For the Republic of Ireland, I think the dynamics are more complicated. There is a cultural support, but also economic concerns of the cost that unification would have. The experience with the protocol [Protocol of Ireland and Northern Ireland] has revealed that Northern Ireland is very divided. What is interesting is that European institutions have agreed that if there is a referendum and Northern Ireland joins Ireland, it will automatically form part of the EU. It is like the model used for the reunification of Germany, it would be used again 30 years later.
Brexit seems to have strengthened the feeling of independence in Scotland as well.
Yes, very much. A new referendum could be a way for Scotland to return to the EU. The main challenge of course is for a new possible referendum to be legal; that is a pre-condition to then reapply for membership to the EU. Members of the EU, including Spain, could be open to admitting Scotland to the EU, but the process for independence is very important to guarantee it legitimacy and re-entry.
Alt-right political forces exploit anti-European feelings in many countries of the EU, mostly in Eastern Europe. Has Brexit had any effect on these anti-European feelings?
As I said earlier, the negative experience of Brexit has forced many Eurosceptics to change their approach. In 2015 and 2016, there was a fear that Brexit would lead to a domino effect, with Nexit in the Netherlands, Frexit in France, Italexit in Italy. But the example of Brexit showed that that would be suicide. So what we see, is that these parties want to change their strategy and change the EU from the inside, holing it out, changing its values, such as for example in Hungary with Viktor Orbán... And that is a very dangerous strategy and a big threat for the EU, perhaps even greater than Brexit itself.
What if, for example, Marine Le Pen finally becomes the president of France in 2027?
That would be a big challenge for the European Union, even the party, the National Rally, has changed its position and no longer want to leave the EU, they want to transform it from the inside. The idea is to transform the European Union into a confederation entirely controlled by governments, with little power for supra-national institutions. Orbán and other leaders have proposed to basically close the European Parliament, with no direct elections of members of European Parliament, but rather have an assembly with members of the national parliament as it was in the 1950s.
What do you think about the role of EU institutions in the Ukrainian crisis?
The war in Ukraine is a conflict on a scale we haven't seen in Europe since 1945, it is a huge challenge. The EU reacted strongly and in a united way, but it is also clear that many things do not work. We have limited financial resources and our defense capabilities are limited; we are totally dependent on the US. We lack this foreign policy strategy and united approach to the rest of the world.

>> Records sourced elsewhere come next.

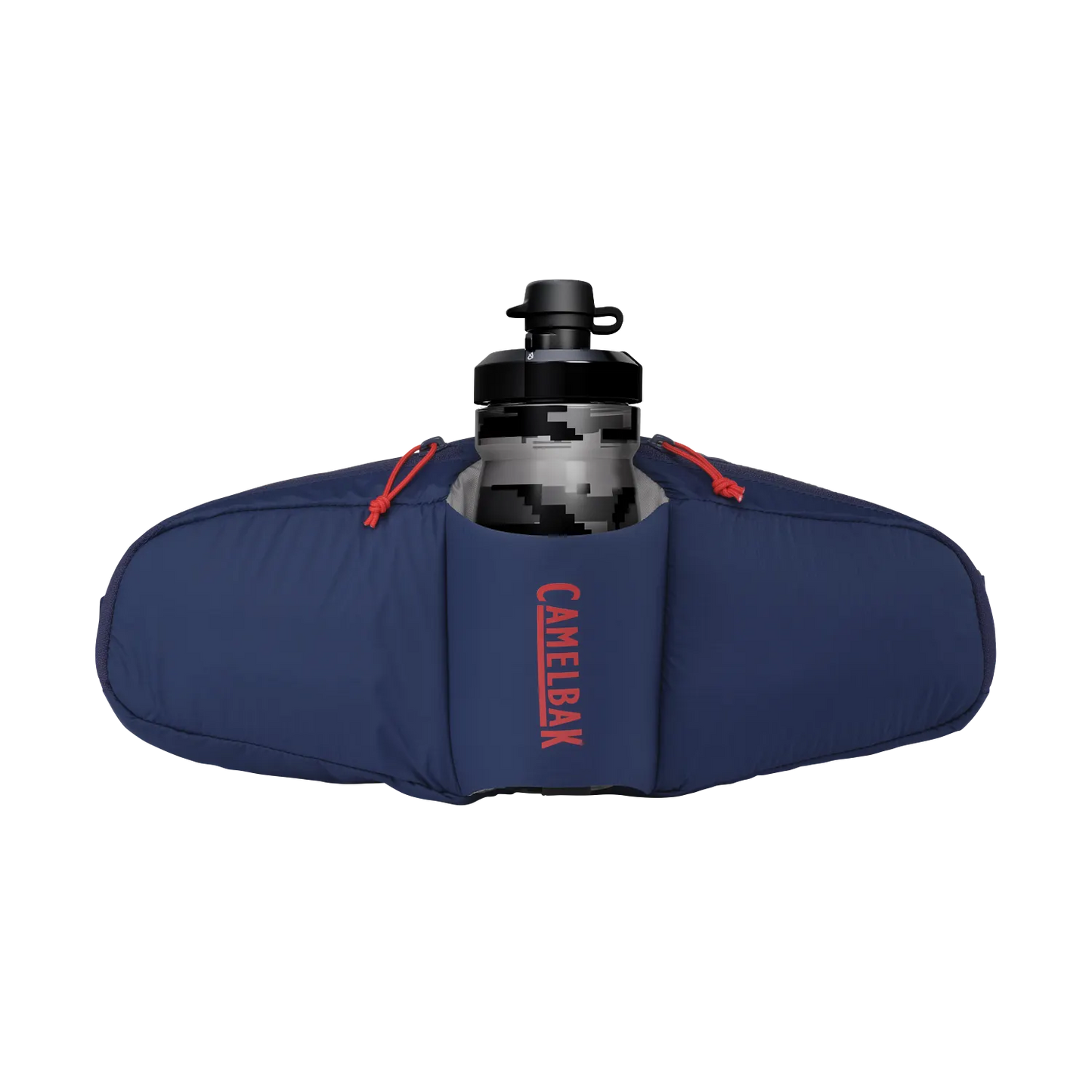 CAMELBAK PODIUM FLOW 2 2,5 L WAIST PACK Marsupio per acque profonde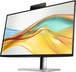 HP Series 5 Pro 524pm, 23.8"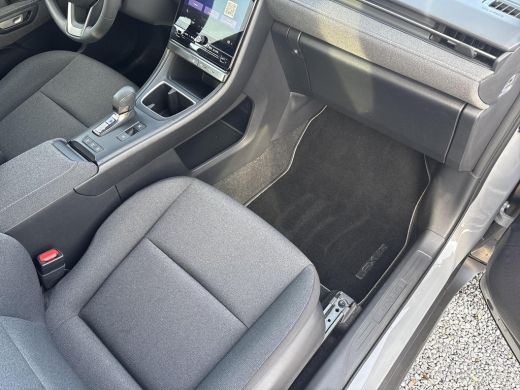 Lexus LBX Business Line 2WD | Adaptive Cruisecontrol | Achteruitrijcamera | ActivLease financial lease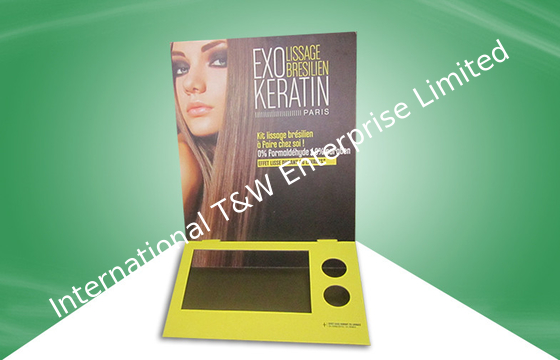 comprar Exposição ereta do contador do ardboard para lojas, ambiental online manufacture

Is it a matter of transferring sovereignity from the states to the EU?
Yes, it is a problem of competences and governance mechanisms. The decisions on foreign affairs are taken unanimously by all 27 members, which means that Victor Orbán, a good friend of Vladimir Putin, can delay or dilute the decisions of the European Union, and it is also a problem of resources, the EU does not have a budget for military capacity. All those things are ok if you live in a world with no enemies, but it does not work if your neighbour has nuclear weapons and is running an aggressive war.
How will the Ukrainian crisis affect the future of the EU? Are new memberships (Albania, Serbia, North Macedonia, etc.) becoming more difficult?
In fact, the EU has promised membership to Ukraine, but that will not happen any time soon, we cannot bring in a member who is at war with Russia. However, the way Ukraine has reactivated this process of enlargement, which is positive in terms of market and consolidation, can also be very dangerous for the cohesion of the European Union if the enlargement is not accompanied by a reform of the EU itself. Having the EU with 30 or 40 members, with the same rules we have today, would not work.